Quanto all'accusa di tentato assassinio, la Corte ha rimarcato che «secondo la perizia agli atti, il 50.enne ha verosimilmente provato a sparare» con la pistola che aveva puntato alla testa di uno degli agenti di Polizia che erano intervenuti sventando il colpo. «Per lui era chiaro che l'agente non se ne sarebbe andato; già un altro imputato gli aveva puntato contro un'arma. Con agghiacciante freddezza ha continuato ad arraffare il bottino e voleva fuggire a tutti i costi, mostrando un estremo disprezzo per la vita umana».
Non solo il colpo in Ticino
Alla sbarra, lo ricordiamo, c'erano un 50.enne serbo, il capobanda, un 37.enne serbo, un 48.enne croato oltre a un 36.enne serbo - e i tre presunti correi che avrebbero aiutato nella logistica: un 51.enne cittadino austriaco, un 34.enne e una 30.enne albanesi. Ma non è tutto: il 37.enne ha ammesso di aver derubato una gioielleria a Ginevra il 16 marzo 2023 mentre il 48.enne, che invece nega, avrebbe colpito una gioielleria a Montreux il 7 dicembre 2023 (la Corte lo ha riconosciuto colpevole anche di questa rapina). Diverse, a vario titolo, le accuse formulate dal procuratore pubblico Simone Barca nei confronti dei sette: rapina aggravata, tentato assassinio, danneggiamento aggravato, esposizione a pericolo della vita altrui, violenza o minaccia contro le autorità e i funzionari e infrazione alla Legge federale sulle armi. Gli imputati erano difesi dagli avvocati Elisa Lurati, Flavia Marone, Matteo Genovini, Stefano Stillitano, Pascal Cattaneo, Marco Morelli e Paride De Stefani.
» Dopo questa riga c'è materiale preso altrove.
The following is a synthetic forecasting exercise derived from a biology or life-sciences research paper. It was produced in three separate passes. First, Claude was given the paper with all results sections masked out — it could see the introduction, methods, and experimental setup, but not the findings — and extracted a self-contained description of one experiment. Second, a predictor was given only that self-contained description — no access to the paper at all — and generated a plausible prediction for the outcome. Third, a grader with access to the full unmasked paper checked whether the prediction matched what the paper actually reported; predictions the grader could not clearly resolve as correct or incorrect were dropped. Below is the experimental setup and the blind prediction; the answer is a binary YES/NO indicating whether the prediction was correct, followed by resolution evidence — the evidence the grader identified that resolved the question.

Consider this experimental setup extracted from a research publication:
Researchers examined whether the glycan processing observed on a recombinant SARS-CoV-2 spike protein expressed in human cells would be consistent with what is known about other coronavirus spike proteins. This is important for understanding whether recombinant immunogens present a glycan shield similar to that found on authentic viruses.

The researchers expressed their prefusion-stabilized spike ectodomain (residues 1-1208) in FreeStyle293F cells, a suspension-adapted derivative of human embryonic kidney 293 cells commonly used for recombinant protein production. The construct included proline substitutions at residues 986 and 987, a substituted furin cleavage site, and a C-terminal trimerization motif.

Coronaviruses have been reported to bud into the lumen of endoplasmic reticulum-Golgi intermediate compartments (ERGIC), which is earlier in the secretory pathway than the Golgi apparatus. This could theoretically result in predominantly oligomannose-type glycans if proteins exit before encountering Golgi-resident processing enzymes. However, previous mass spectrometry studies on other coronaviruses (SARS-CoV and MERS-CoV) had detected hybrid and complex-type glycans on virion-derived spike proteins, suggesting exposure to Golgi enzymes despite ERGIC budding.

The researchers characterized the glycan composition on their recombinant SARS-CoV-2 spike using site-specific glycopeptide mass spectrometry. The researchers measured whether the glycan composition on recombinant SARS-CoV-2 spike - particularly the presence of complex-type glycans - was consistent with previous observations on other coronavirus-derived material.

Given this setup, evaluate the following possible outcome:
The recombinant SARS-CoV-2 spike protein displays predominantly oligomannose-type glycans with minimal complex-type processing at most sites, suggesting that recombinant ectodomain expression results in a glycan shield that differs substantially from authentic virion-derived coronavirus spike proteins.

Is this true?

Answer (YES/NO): NO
Pesanti, come detto, le condanne inflitte dalla Corte. Il capobanda, il 50.enne serbo, dovrà 14 anni di carcere e nei suoi confronti è stata pronunciata l'espulsione a vita; al 37.enne serbo sono stati inflitti 8 anni di carcere e 12 di espulsione; al 48.enne croato 9 anni e 12 di espulsione; al 36.enne serbo 6 anni 10 di espulsione. Gli altri tre membri del gruppo hanno ottenuto sensibili sconti di pena rispetto alle richieste dell'accusa: sono stati inflitti 5 anni di carcere al 51.enne austriaco; 4 anni e 8 mesi per il 34.enne albanese e 28 mesi (14 da espiare) per la 30.enne albanese. Tutti e tre sono stati espulsi.
Sensibilmente ridotte rispetto alle richieste dell'accusa le pene gli ultimi tre imputati, i quali avevano fornito un supporto logistico e il cui coinvolgimento nel colpo «è dimostrato inequivocabilmente dagli atti». E questo nonostante il tentativo di ridimensionare il loro ruolo, come aveva ad esempio fatto il 51.enne austriaco - il quale aveva ospitato la banda a casa sua in Austria e partecipato ai preparativi -, le cui dichiarazioni «hanno rasentato il ridicolo». Stesso discorso per il 34.enne albanese, che ha avuto un ruolo organizzativo e logistico. Differente la posizione della 30.enne, ritenuta complice e non correa: «Ha funto solo da autista. Sapeva però del piano, perlomeno dalla sera prima del colpo, quando si trovava a Malnate in compagnia del gruppo. Ha però ampiamente collaborato».